Most articles in the paper are about the conflict between the state public education hierarchy and the unions (unions and NCLB scores are constant themes). Any article about charter schools is like the Schemo article; simplistic and biased. These are articles where they don't present basic journalistic facts of who, what, when, where, and why. They also confuse facts, opinions, and assumptions. It makes me wonder if journalism schools are even a step above education schools. Many articles seem to be written to meet a deadline. Research is tough, so they substitute it with collecting quotes from one side and/or the other and mixing it together into an article.

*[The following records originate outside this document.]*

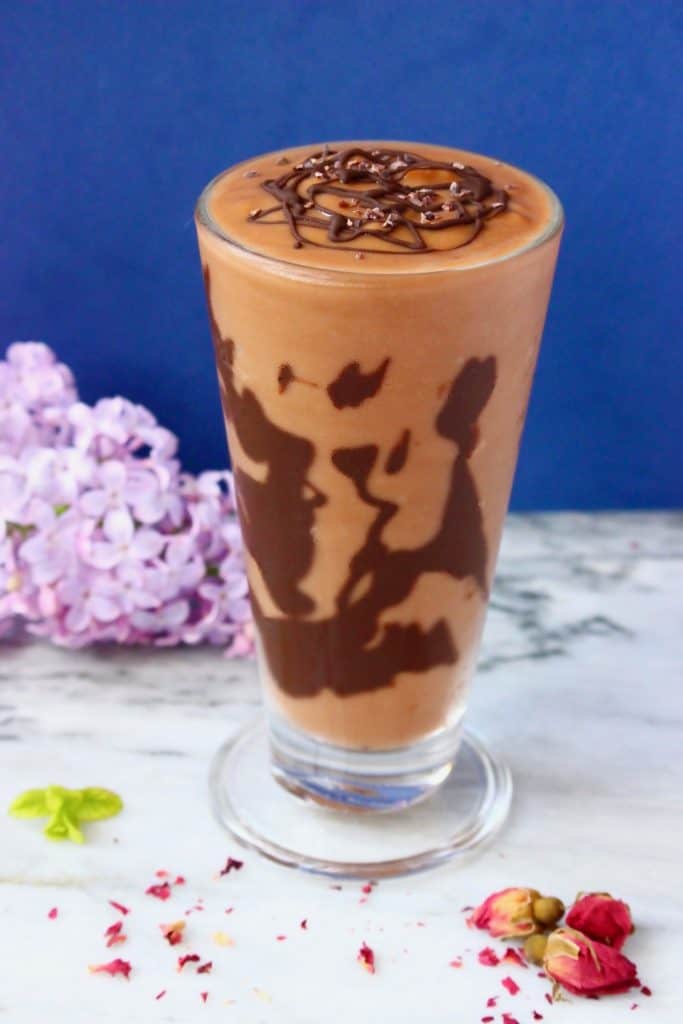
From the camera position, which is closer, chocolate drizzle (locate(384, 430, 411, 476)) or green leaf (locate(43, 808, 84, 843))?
chocolate drizzle (locate(384, 430, 411, 476))

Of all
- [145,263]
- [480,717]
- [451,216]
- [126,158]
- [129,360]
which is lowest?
[480,717]

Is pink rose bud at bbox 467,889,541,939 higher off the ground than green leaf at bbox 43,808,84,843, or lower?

Charter school comparisons are meaningless in our state because there is a moratorium on charter schools and the only charter schools that do exist have very strange charters. Charter school students bear absolutely no resemblance to average public school students. There is also the problem of teaching methods. Most of the teachers in public, charter, and private schools come from a background of ed school ideology. In many private schools, the most you can hope for are higher expectations, not necessarily better curricula or teaching methods.

What these charter school articles are really trying to do is to compare choice with no choice. A good journalist would want a very good explanation why no choice would end up being better than choice. Why would parents who care enough to go to the effort to put their kids into charter schools not seem to care enough to compare results? Why should choice fail?


"Any serious journalist should be able to evaluate the criticisms and rebuttals of any research study before reporting the findings of the study as unqualified fact."

Most articles end up as totally unqualified dueling quotes, with the reporter's and editor's biases thrown in.

KDeRosa said...

Most articles end up as totally unqualified dueling quotes, with the reporter's and editor's biases thrown in.

I can tolerate that more than this. Though far from a fair fight, it's not so bad as what Schemo is perpetrating.

Anonymous said...

A statistically literate education blog! Wonderful!